Zhenhua Chen


2021

pdf
Crafting Adversarial Examples for Neural Machine Translation
Xinze Zhang | Junzhe Zhang | Zhenhua Chen | Kun He
Proceedings of the 59th Annual Meeting of the Association for Computational Linguistics and the 11th International Joint Conference on Natural Language Processing (Volume 1: Long Papers)

Effective adversary generation for neural machine translation (NMT) is a crucial prerequisite for building robust machine translation systems. In this work, we investigate veritable evaluations of NMT adversarial attacks, and propose a novel method to craft NMT adversarial examples. We first show the current NMT adversarial attacks may be improperly estimated by the commonly used mono-directional translation, and we propose to leverage the round-trip translation technique to build valid metrics for evaluating NMT adversarial attacks.
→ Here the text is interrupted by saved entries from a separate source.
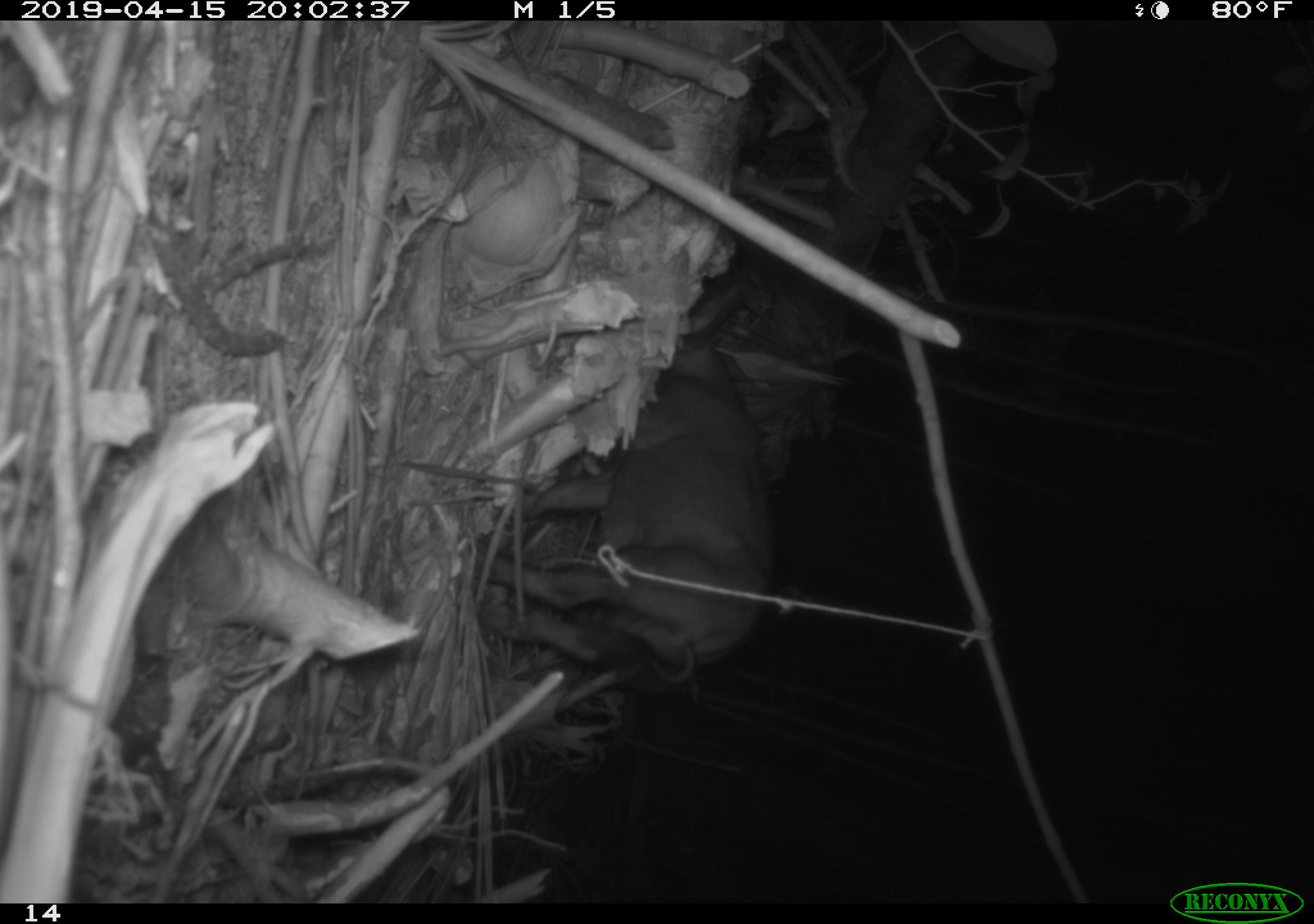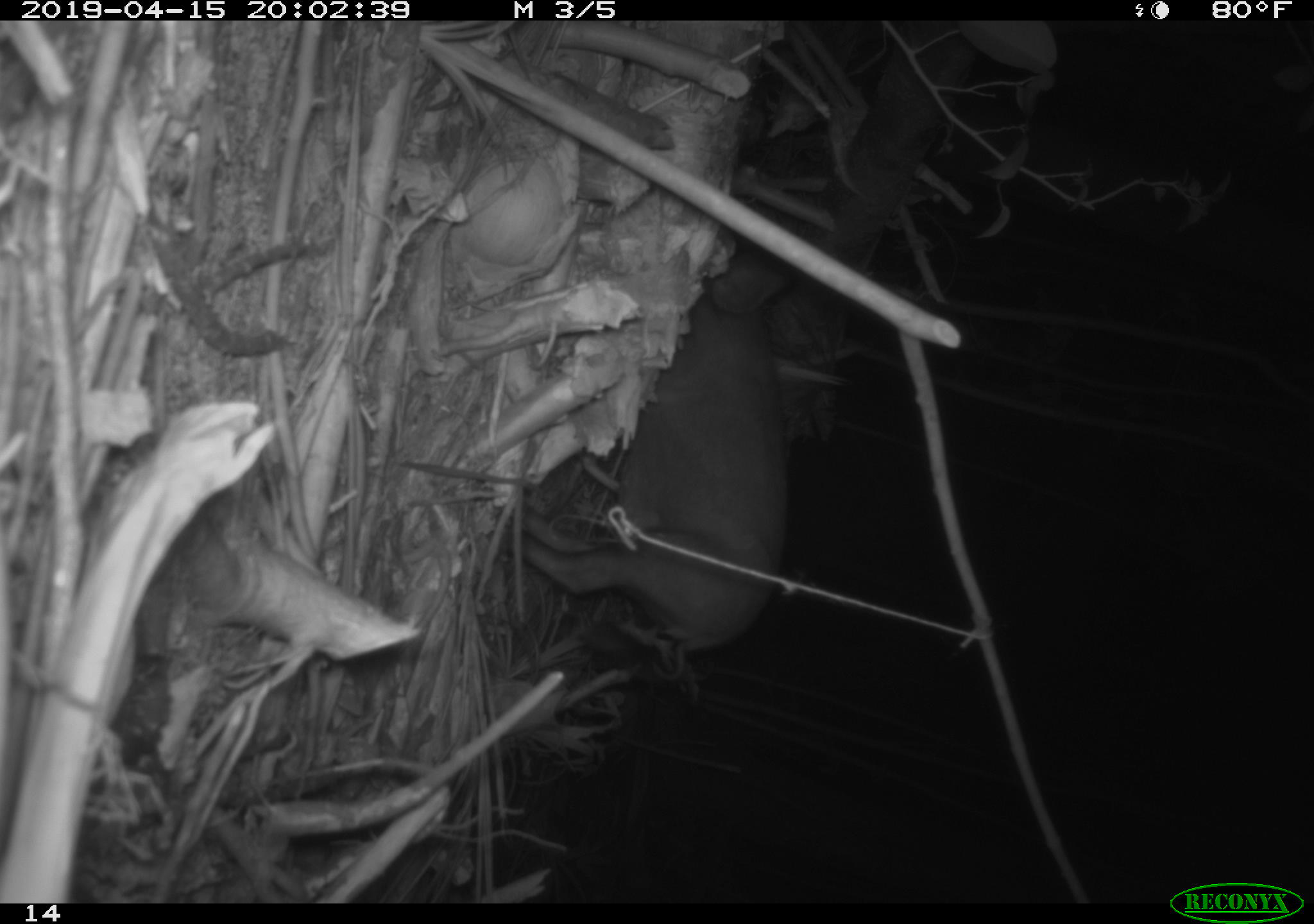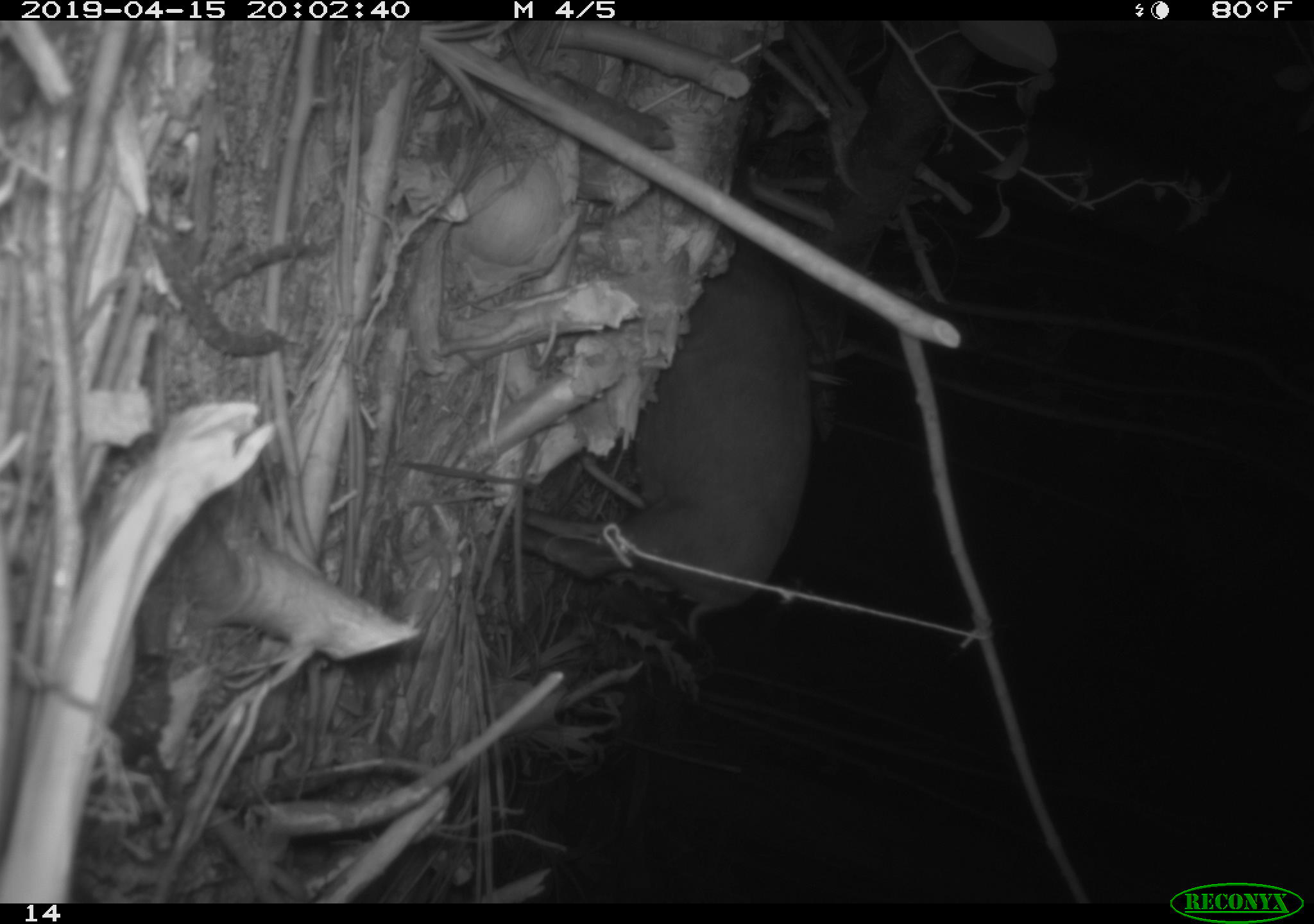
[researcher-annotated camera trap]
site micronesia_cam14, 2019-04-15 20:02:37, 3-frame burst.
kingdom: Animalia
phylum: Chordata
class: Mammalia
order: Artiodactyla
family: Suidae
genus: Sus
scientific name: Sus scrofa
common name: pig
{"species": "pig (Sus scrofa)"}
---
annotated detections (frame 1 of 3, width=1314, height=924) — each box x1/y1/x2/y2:
pig: 491/343/778/683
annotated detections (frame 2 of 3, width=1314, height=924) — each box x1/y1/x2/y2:
pig: 517/248/814/691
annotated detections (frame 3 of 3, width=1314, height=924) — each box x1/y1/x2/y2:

Our intuition is that an effective NMT adversarial example, which imposes minor shifting on the source and degrades the translation dramatically, would naturally lead to a semantic-destroyed round-trip translation result. We then propose a promising black-box attack method called Word Saliency speedup Local Search (WSLS) that could effectively attack the mainstream NMT architectures. Comprehensive experiments demonstrate that the proposed metrics could accurately evaluate the attack effectiveness, and the proposed WSLS could significantly break the state-of-art NMT models with small perturbation. Besides, WSLS exhibits strong transferability on attacking Baidu and Bing online translators.